:: EXERCISE AIM ::
Resume the plan for splitting the pipeline shell script into separate modules, continuing from its final line.

:: EXCERPTED PASSAGE ::
Component	Handles	Propagates
pipeline-stage-executor.sh	Infrastructure retries, config abort, logic analysis	Returns 1 to orchestration on exhaustion
pipeline-orchestration.sh	Stage sequencing, self-healing coordination	Returns 1 to pipeline_start on failure
pipeline-commands.sh	CLI validation, lock acquisition, state conflicts	exit 1 for user errors
pipeline-state.sh	File I/O, atomic writes	Returns silently on non-critical failures
pipeline-utils.sh	Pure functions, no error propagation	Returns defaults on parse failures

Files to Create

File	Lines (est.)	Functions
`scripts/lib/pipeline-utils.sh`	~250	`format_duration`, `parse_coverage_from_output`, `rotate_event_log_if_needed`, `_pipeline_compact_goal`, `load_composed_pipeline`, `parse_claude_tokens`, `estimate_pipeline_cost`, `notify`
`scripts/lib/pipeline-worktree.sh`	~80	`pipeline_setup_worktree`, `pipeline_cleanup_worktree`
`scripts/lib/pipeline-stage-executor.sh`	~450	`run_stage_with_retry`, `classify_error`, `self_healing_build_test`, `self_healing_review_build_test`
`scripts/lib/pipeline-orchestration.sh`	~550	`run_pipeline`, `run_dry_run`, `auto_rebase`, `pipeline_post_completion_cleanup`, `pipeline_cancel_check_runs`, `generate_reasoning_trace`
`scripts/lib/pipeline-commands.sh`	~650	`pipeline_start`, `pipeline_resume`, `pipeline_status`, `pipeline_abort`, `pipeline_list`, `pipeline_show`

Files to Modify

File	Change
`scripts/sw-pipeline.sh`	Remove extracted functions, add source statements for 5 new modules. Keep: shebang/header, source libs, show_help, parse_args, setup_dirs, find/load_pipeline_config, preflight_checks, start/stop_heartbeat, ci_push_partial_work, ci_post_stage_event, cleanup_on_exit, main dispatch. Target: ~400 lines

Test Files to Create

File	Coverage
`scripts/sw-lib-pipeline-stage-executor-test.sh`	classify_error patterns, run_stage_with_retry scenarios, self-healing convergence
`scripts/sw-lib-pipeline-utils-test.sh`	format_duration edge cases, parse_coverage patterns, estimate_pipeline_cost
`scripts/sw-lib-pipeline-orchestration-test.sh`	run_pipeline with mock stages, dry-run validation

Implementation Steps

Step 1: Create pipeline-utils.sh (standalone, no internal deps)

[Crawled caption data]

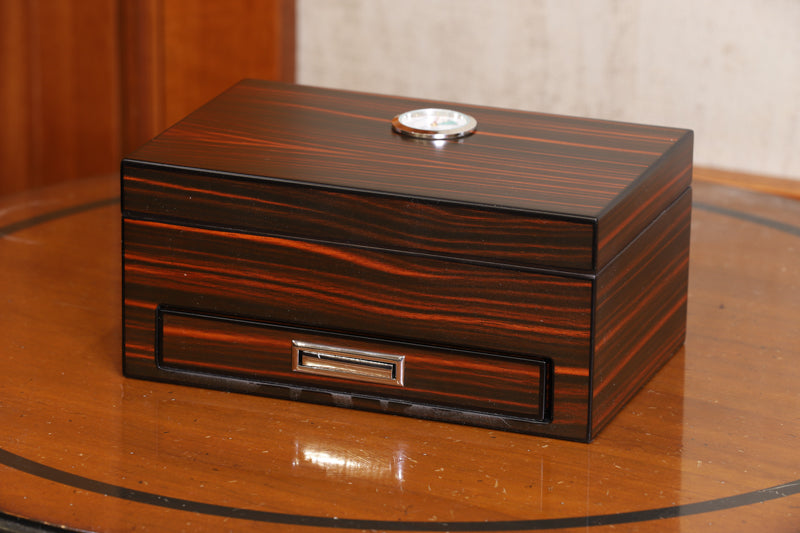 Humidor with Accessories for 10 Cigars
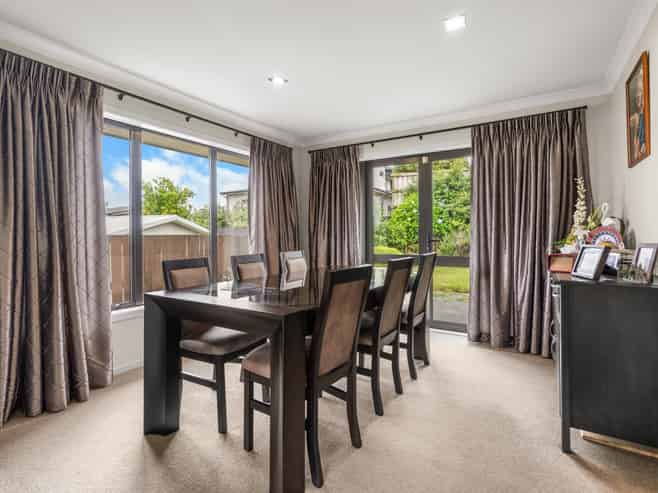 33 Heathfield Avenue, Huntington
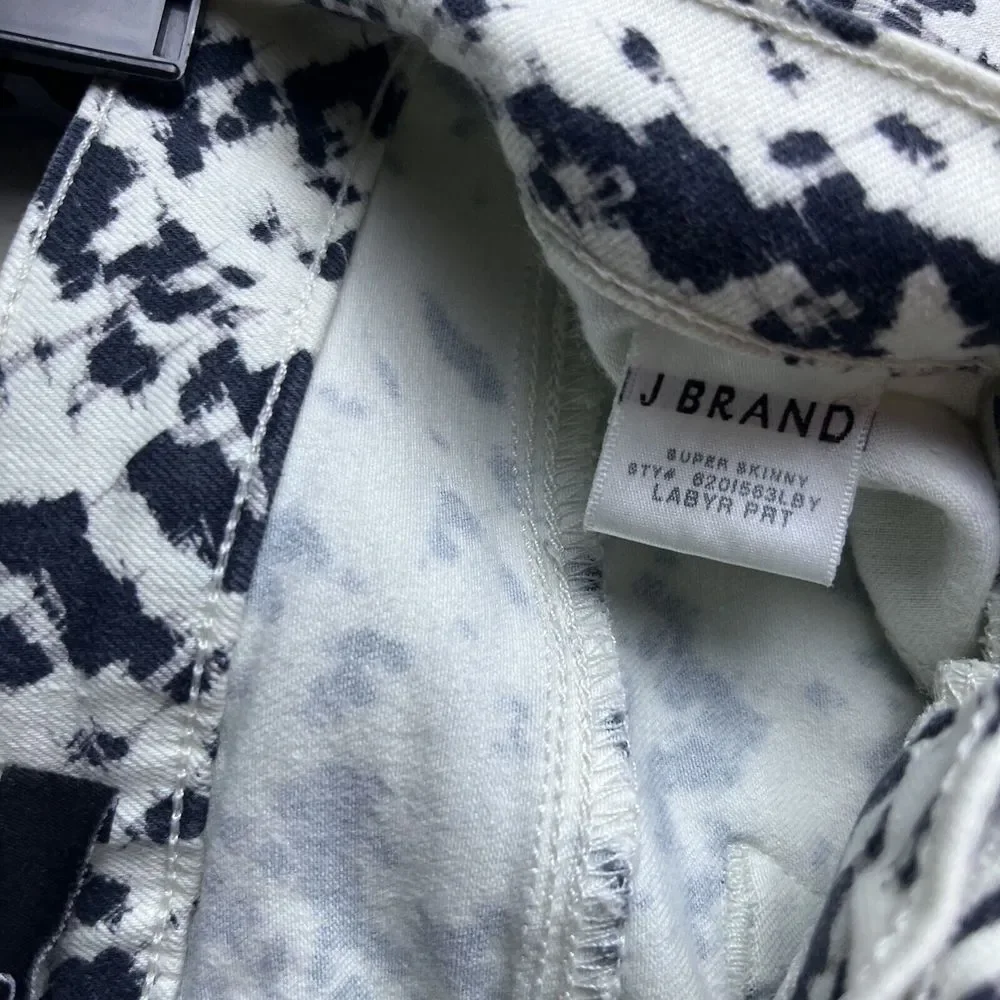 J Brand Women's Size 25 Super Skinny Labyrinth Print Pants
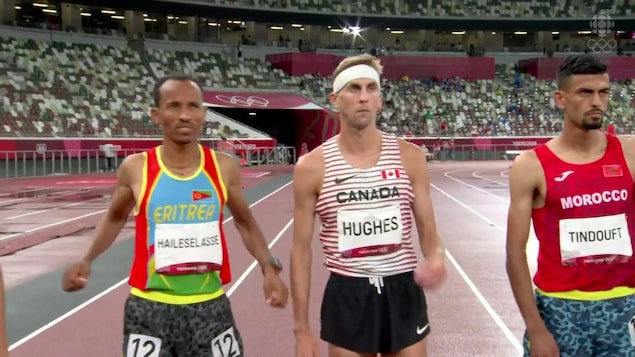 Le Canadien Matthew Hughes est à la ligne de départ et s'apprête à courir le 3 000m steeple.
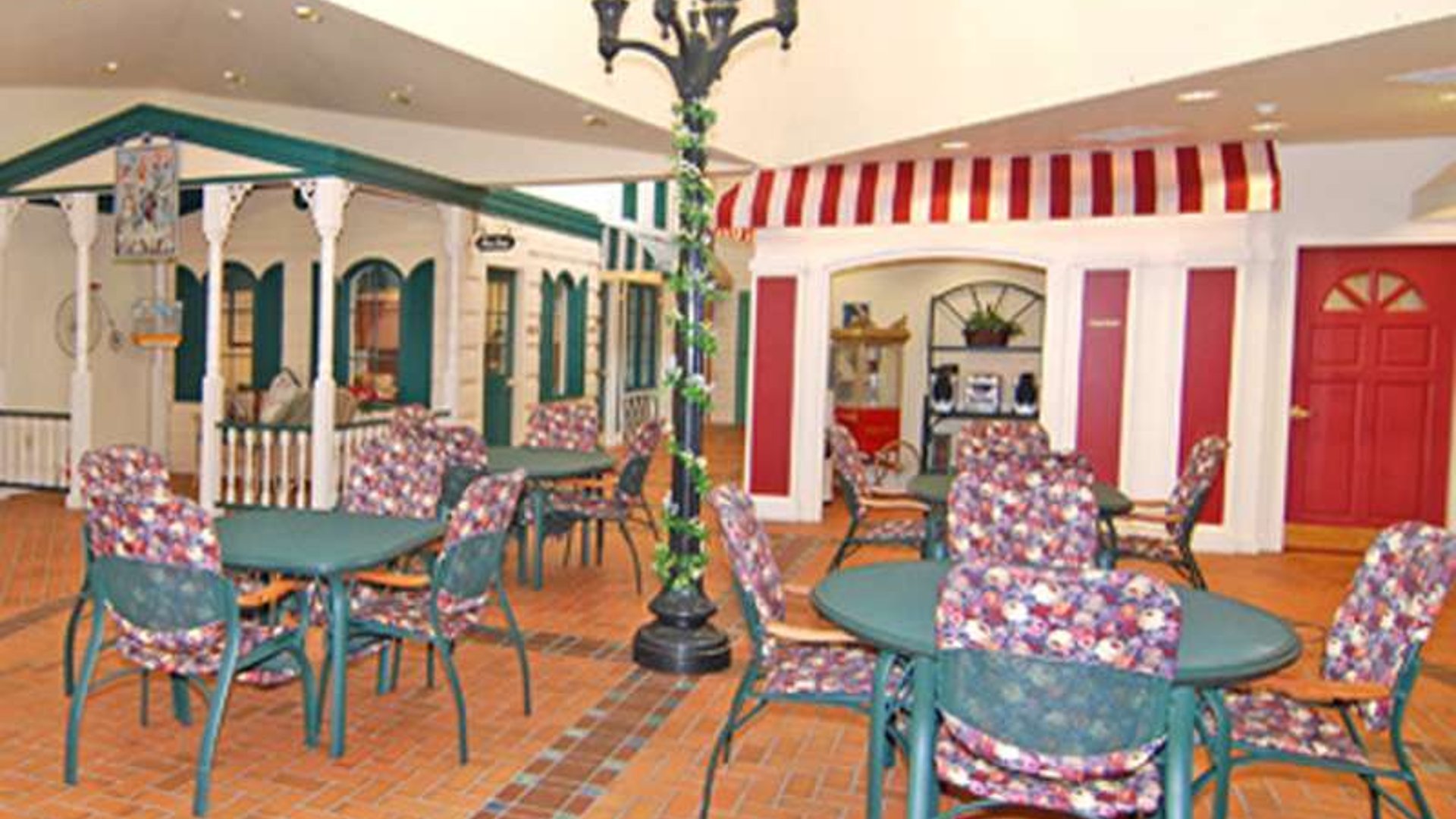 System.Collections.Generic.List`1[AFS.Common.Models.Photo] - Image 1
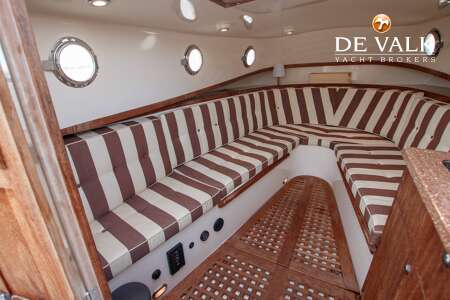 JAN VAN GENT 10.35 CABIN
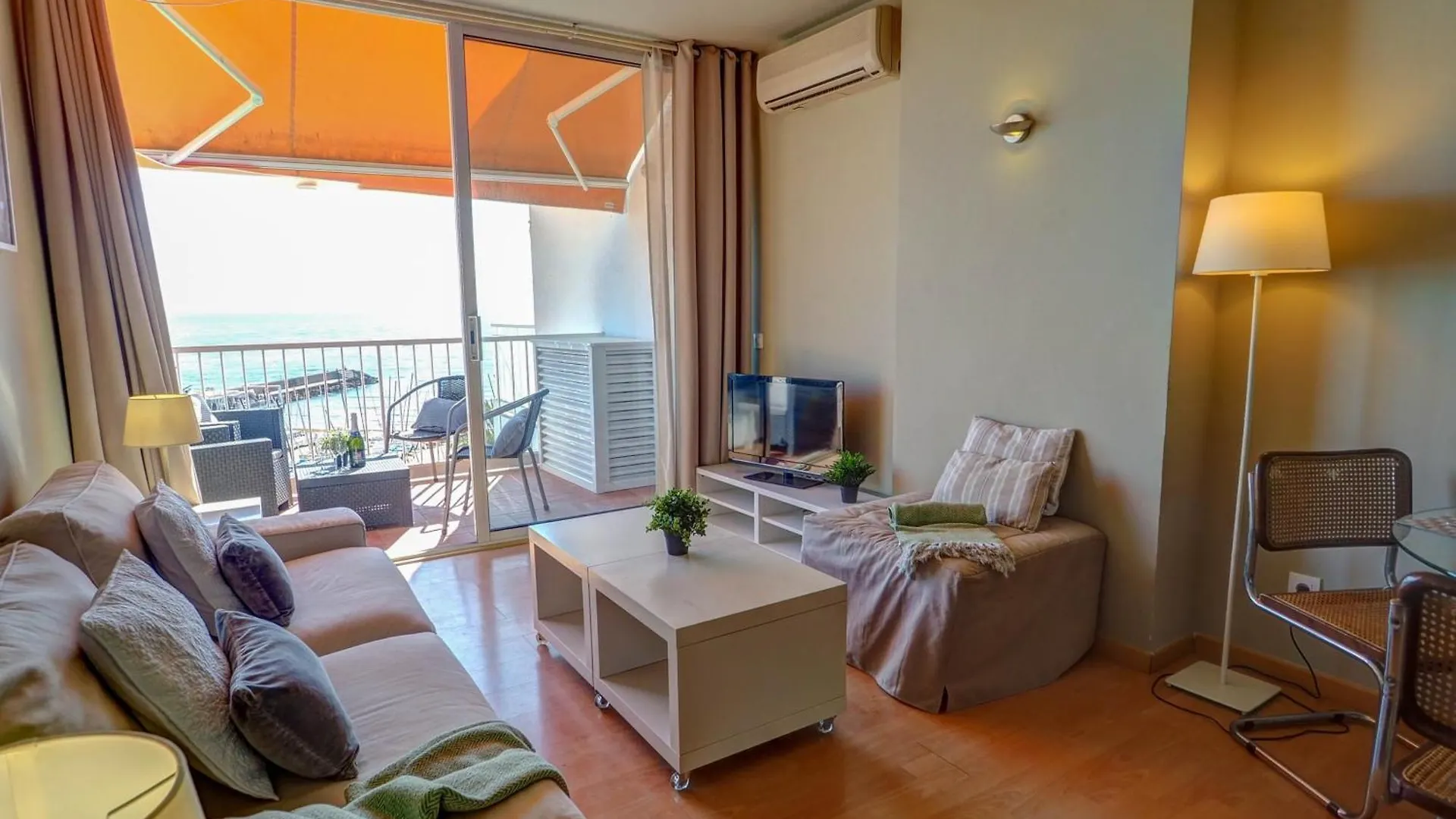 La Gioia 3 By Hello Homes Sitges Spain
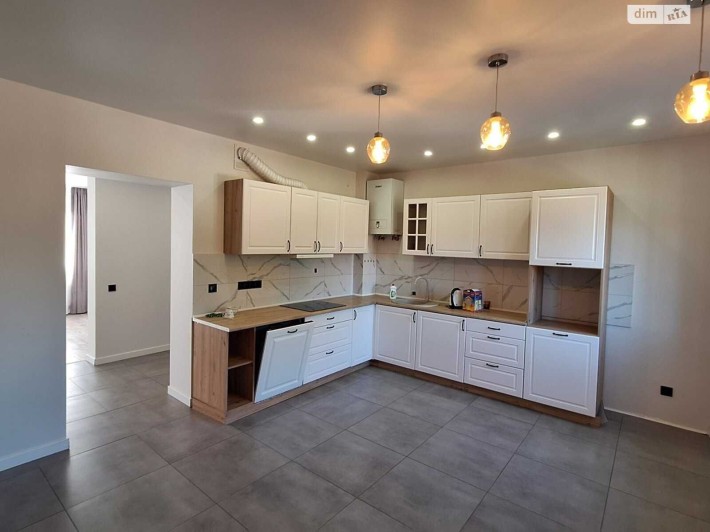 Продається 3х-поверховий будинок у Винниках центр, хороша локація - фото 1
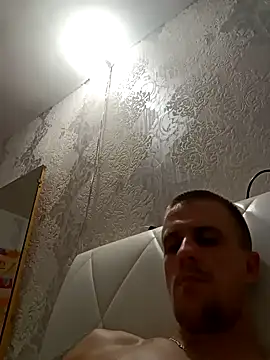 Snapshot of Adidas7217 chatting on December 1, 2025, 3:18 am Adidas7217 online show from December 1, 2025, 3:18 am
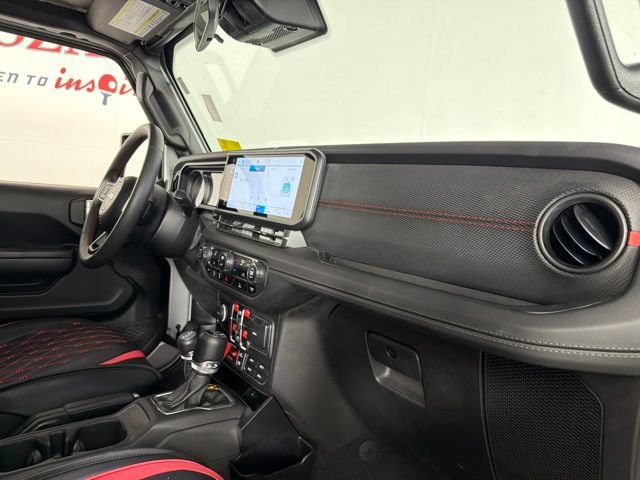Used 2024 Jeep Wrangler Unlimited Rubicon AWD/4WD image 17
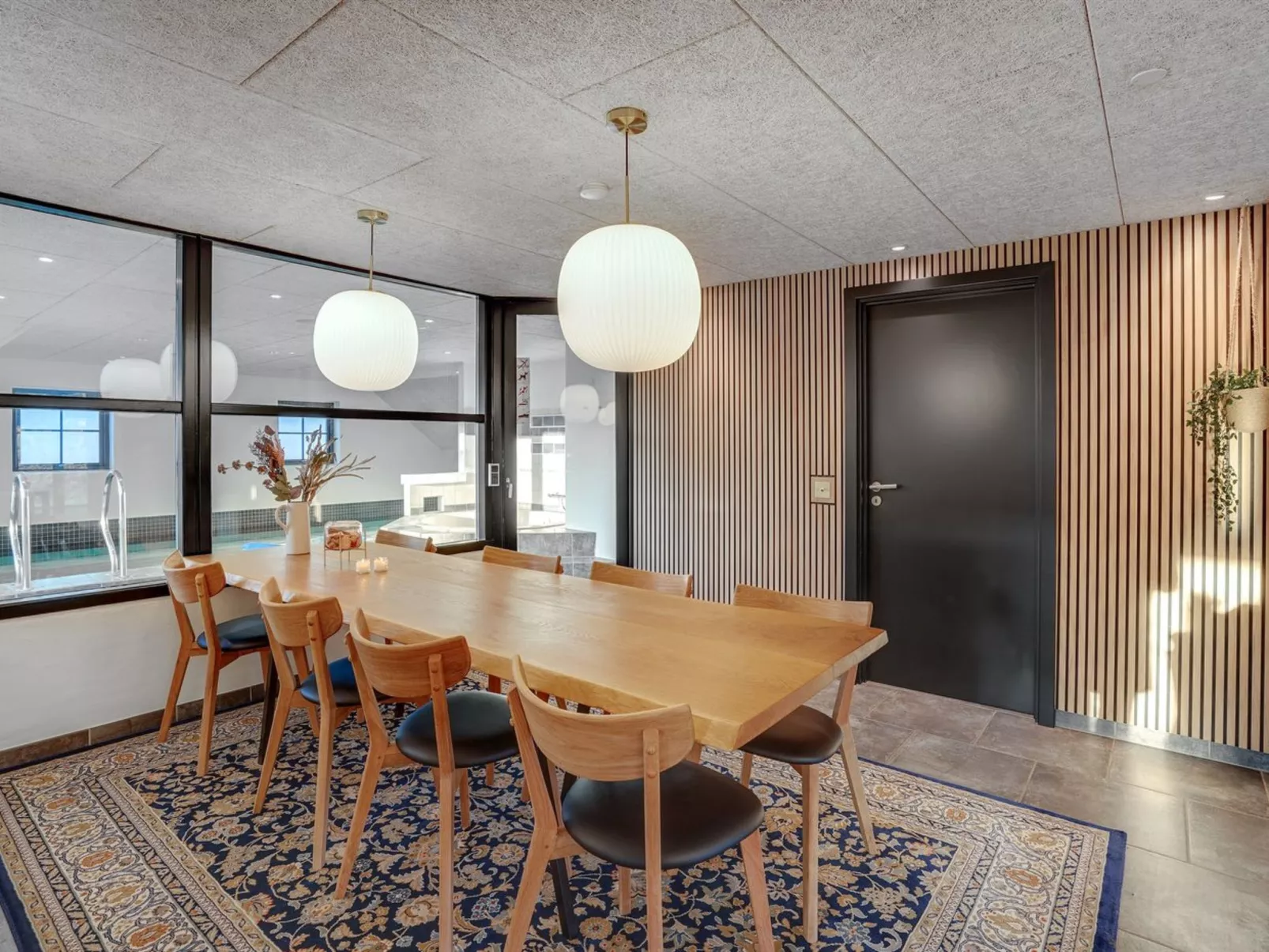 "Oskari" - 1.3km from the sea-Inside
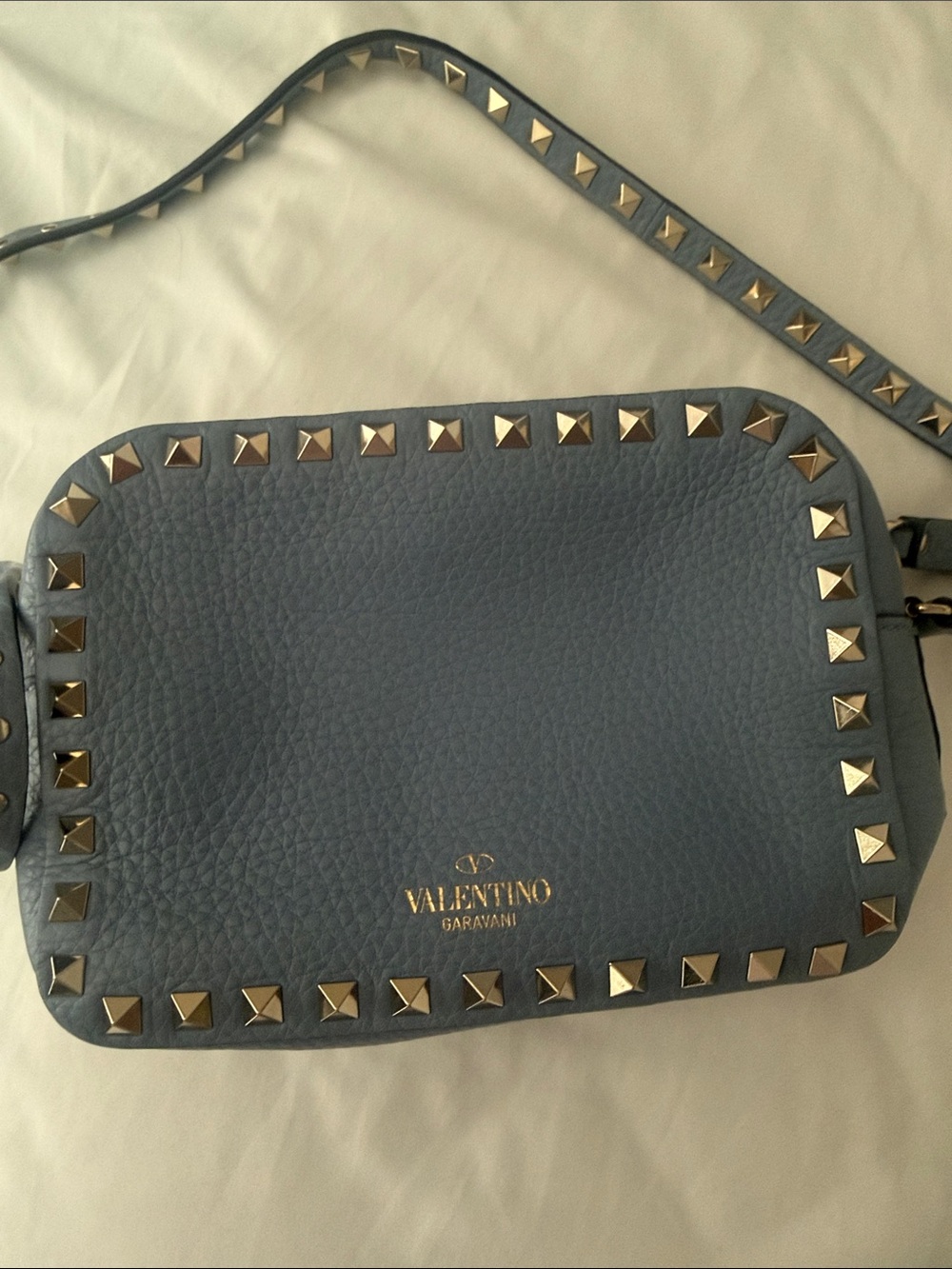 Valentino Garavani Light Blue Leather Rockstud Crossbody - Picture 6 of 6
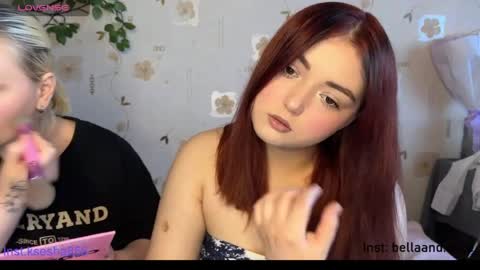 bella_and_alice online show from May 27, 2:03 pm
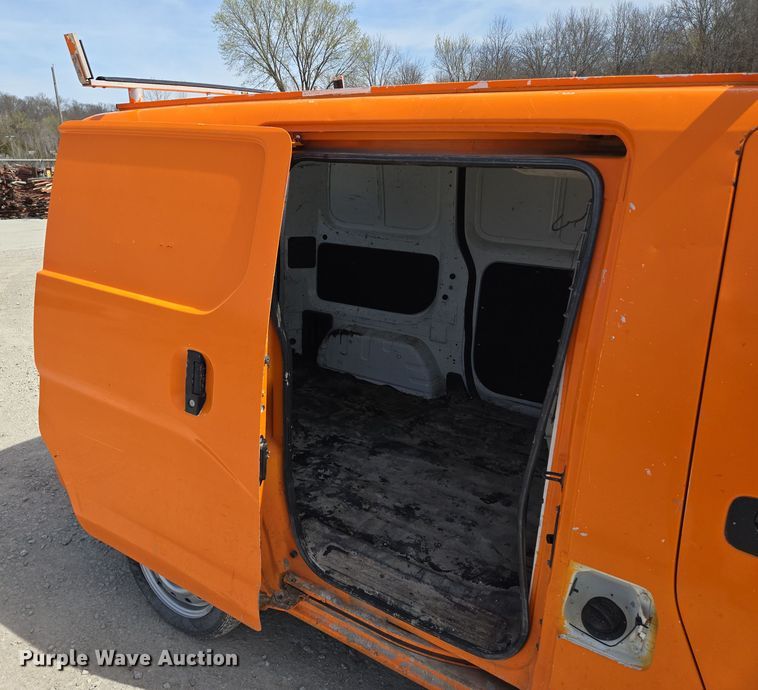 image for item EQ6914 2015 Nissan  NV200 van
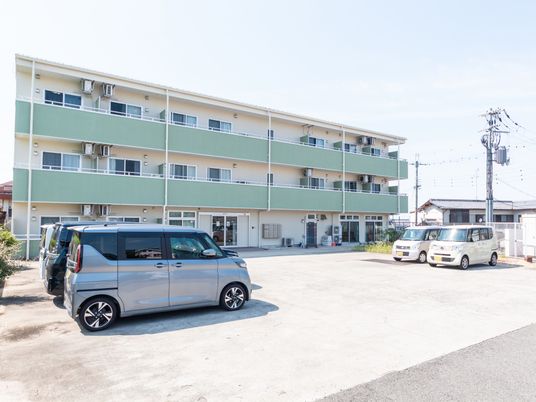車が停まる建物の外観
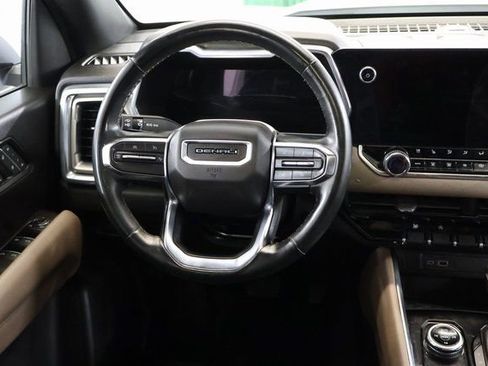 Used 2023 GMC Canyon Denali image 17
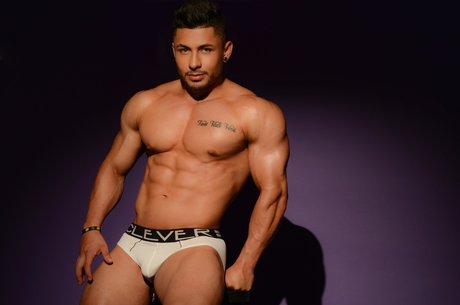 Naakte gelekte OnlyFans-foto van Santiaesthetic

:: EXPECTED ANSWER ::
Extract from sw-pipeline.sh:

parse_coverage_from_output() (L139-158)
format_duration() (L160-170)
rotate_event_log_if_needed() (L172-185)
_pipeline_compact_goal() (L187-212)
load_composed_pipeline() (L214-234)
parse_claude_tokens() (L236-246)
estimate_pipeline_cost() (L248-338)
notify() (L817-853)

Add include guard: [[ -n "${_PIPELINE_UTILS_LOADED:-}" ]] && return 0

Step 2: Create pipeline-worktree.sh (standalone)

Extract from sw-pipeline.sh:

pipeline_setup_worktree() (L2005-2043)
pipeline_cleanup_worktree() (L2046-2079)

Add include guard.

Step 3: Create pipeline-stage-executor.sh (depends on state, utils)

Extract from sw-pipeline.sh:

classify_error() (L855-950)
run_stage_with_retry() (L954-1111)
self_healing_build_test() (L1117-1409)
self_healing_review_build_test() (L1411-1482)

Add include guard. These reference globals (PIPELINE_CONFIG, ARTIFACTS_DIR, STATE_FILE, BUILD_TEST_RETRIES, ISSUE_NUMBER, LAST_STAGE_ERROR_CLASS, LAST_STAGE_ERROR) which remain in shared shell scope via sourcing.

Step 4: Create pipeline-orchestration.sh (depends on executor, state)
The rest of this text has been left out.